El ambiente estaba enrarecido en la pequeña localidad de La Obra, puerta de entrada al Cajón del río Maipo. O al menos así lo creía Susana Becerra cuando descendía del bus Santiago-Cajón del Maipo, proveniente de Puente Alto, la mañana del 7 de septiembre de 1986, junto a cuatro de sus, en ese entonces, nueve hijos. Iban de visita a la casa de sus padres, Auristela Valdés y Marcial Quintana, tal como lo hacía todos los fines de semana y en ocasiones, durante esta.


Desde hace días había observado un movimiento de vehículos y personas que no parecían del lugar, y era fácil percatarse, pues allí todos se conocían, sobre todo a Susana en su labor de comerciante. Pero nadie, ni siquiera ella con sus suspicacias, le había dado mayor importancia. Mucho peor aún, nadie advertía lo que en unas horas más se iba a desatar.


Como todos los fines de semana, ayudó a su anciana madre en las labores domésticas del hogar, lavando un poco de ropa en la artesa que enfrentaba cara a cara con el escenario donde horas más tarde se desataría la hecatombe.

» CONSIGNA
Extrae del texto sobre La Obra, sin ningún cambio, el pasaje que va desde "El ambiente estaba" hasta "iba a desatar.". El listado es material independiente del texto sobre La Obra.

» DATOS PROPORCIONADOS
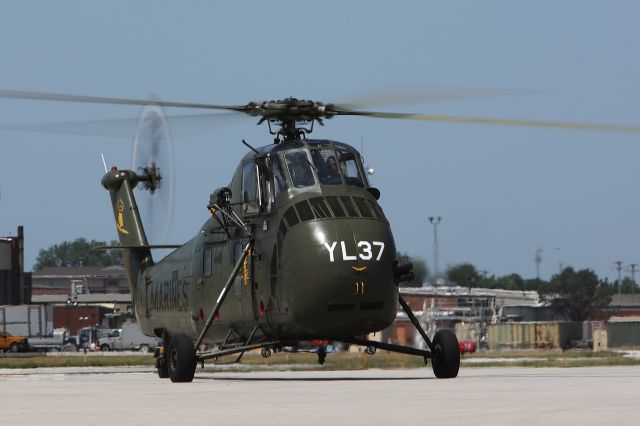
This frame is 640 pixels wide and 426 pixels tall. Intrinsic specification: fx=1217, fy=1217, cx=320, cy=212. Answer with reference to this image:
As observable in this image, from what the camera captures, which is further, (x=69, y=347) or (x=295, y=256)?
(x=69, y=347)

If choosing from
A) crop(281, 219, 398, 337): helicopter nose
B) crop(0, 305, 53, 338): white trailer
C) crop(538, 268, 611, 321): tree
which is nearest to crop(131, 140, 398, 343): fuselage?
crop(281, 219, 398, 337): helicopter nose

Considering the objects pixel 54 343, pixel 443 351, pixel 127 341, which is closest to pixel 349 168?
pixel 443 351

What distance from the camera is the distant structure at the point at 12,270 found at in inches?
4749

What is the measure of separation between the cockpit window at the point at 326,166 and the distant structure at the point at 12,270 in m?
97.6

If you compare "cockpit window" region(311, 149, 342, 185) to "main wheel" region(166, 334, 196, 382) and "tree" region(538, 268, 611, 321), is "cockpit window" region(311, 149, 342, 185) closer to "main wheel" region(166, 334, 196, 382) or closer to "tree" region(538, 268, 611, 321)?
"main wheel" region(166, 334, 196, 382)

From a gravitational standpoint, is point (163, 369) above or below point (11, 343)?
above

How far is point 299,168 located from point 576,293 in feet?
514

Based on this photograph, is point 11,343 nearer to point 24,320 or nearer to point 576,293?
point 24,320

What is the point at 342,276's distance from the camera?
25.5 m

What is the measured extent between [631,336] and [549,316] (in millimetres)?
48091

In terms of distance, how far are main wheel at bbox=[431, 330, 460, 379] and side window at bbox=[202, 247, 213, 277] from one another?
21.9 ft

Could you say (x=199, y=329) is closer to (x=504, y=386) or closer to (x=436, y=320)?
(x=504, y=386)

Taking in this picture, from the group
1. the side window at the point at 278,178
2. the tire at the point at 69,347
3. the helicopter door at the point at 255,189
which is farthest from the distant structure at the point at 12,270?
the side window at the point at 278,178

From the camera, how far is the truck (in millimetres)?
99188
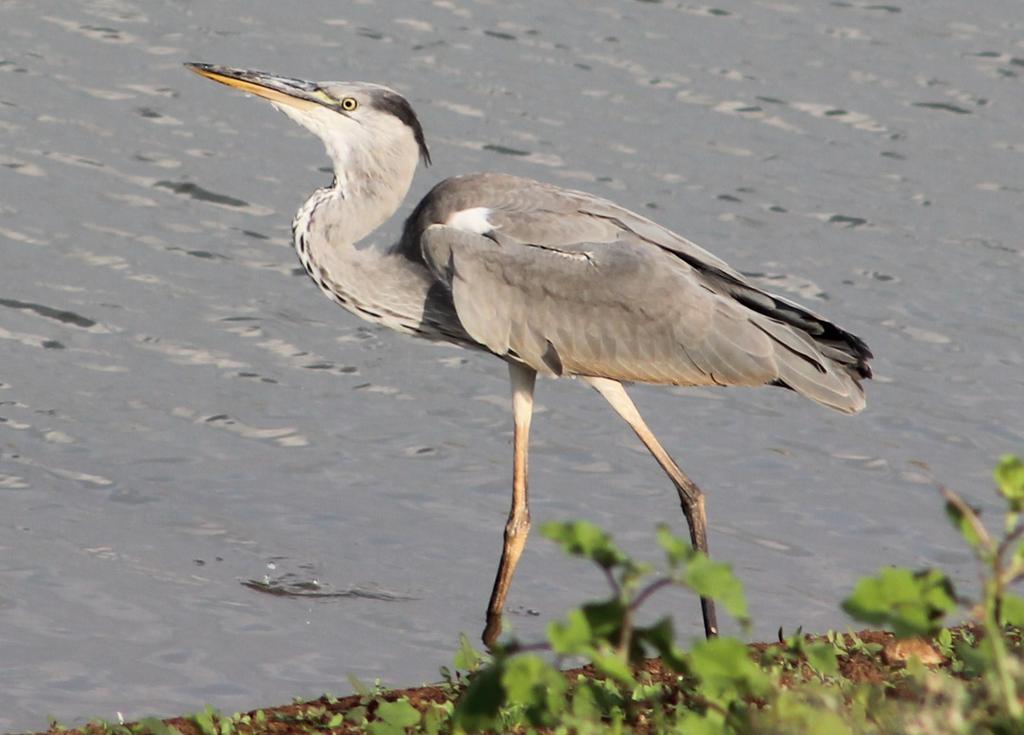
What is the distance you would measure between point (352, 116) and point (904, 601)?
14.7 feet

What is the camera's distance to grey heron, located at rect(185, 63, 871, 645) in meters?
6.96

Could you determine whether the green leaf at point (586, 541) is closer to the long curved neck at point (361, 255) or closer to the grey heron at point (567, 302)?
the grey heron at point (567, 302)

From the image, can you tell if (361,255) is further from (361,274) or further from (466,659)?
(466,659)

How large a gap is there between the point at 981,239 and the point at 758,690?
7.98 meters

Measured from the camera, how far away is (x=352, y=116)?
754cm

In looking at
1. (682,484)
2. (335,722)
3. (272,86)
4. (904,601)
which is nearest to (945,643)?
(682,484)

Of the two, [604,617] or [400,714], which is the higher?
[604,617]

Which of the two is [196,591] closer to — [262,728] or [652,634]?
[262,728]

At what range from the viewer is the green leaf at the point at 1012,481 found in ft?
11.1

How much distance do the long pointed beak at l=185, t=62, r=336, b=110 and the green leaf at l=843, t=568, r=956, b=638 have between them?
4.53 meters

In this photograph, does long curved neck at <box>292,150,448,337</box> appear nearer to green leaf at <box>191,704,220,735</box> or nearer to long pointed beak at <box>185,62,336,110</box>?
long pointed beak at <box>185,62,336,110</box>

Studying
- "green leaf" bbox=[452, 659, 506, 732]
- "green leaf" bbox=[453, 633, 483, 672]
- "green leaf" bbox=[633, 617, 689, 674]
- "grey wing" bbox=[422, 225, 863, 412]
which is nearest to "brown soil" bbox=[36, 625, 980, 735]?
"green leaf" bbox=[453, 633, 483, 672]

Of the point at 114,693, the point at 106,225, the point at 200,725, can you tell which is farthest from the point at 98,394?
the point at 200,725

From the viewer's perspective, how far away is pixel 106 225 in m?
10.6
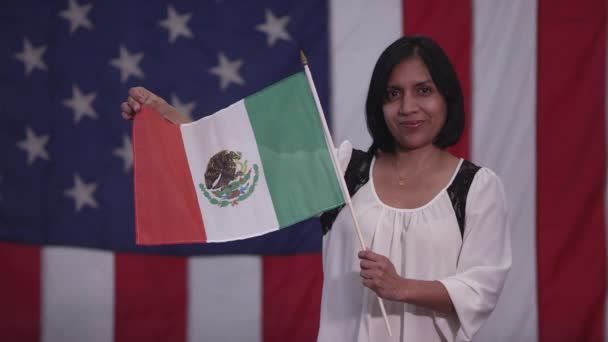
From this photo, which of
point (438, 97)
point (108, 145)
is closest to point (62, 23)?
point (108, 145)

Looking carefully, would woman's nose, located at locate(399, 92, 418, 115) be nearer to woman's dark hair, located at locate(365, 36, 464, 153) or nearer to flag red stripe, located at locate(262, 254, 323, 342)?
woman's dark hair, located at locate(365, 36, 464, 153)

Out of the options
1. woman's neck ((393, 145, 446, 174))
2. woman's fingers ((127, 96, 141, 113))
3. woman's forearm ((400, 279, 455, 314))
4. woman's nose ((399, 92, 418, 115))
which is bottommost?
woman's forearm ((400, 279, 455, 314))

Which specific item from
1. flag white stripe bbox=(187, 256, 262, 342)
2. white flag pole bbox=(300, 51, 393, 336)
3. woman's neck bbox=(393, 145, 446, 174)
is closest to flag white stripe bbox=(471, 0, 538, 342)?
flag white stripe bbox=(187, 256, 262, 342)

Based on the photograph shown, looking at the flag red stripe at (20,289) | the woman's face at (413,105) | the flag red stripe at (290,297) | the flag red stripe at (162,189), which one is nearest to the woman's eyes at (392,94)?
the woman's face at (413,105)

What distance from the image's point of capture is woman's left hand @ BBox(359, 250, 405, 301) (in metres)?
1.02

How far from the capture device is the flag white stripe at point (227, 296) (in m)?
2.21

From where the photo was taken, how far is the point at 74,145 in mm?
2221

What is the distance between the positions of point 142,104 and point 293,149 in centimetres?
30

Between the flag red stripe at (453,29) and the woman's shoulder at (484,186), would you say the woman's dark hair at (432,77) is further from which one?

» RESPUESTA
El ambiente estaba enrarecido en la pequeña localidad de La Obra, puerta de entrada al Cajón del río Maipo. O al menos así lo creía Susana Becerra cuando descendía del bus Santiago-Cajón del Maipo, proveniente de Puente Alto, la mañana del 7 de septiembre de 1986, junto a cuatro de sus, en ese entonces, nueve hijos. Iban de visita a la casa de sus padres, Auristela Valdés y Marcial Quintana, tal como lo hacía todos los fines de semana y en ocasiones, durante esta.


Desde hace días había observado un movimiento de vehículos y personas que no parecían del lugar, y era fácil percatarse, pues allí todos se conocían, sobre todo a Susana en su labor de comerciante. Pero nadie, ni siquiera ella con sus suspicacias, le había dado mayor importancia. Mucho peor aún, nadie advertía lo que en unas horas más se iba a desatar.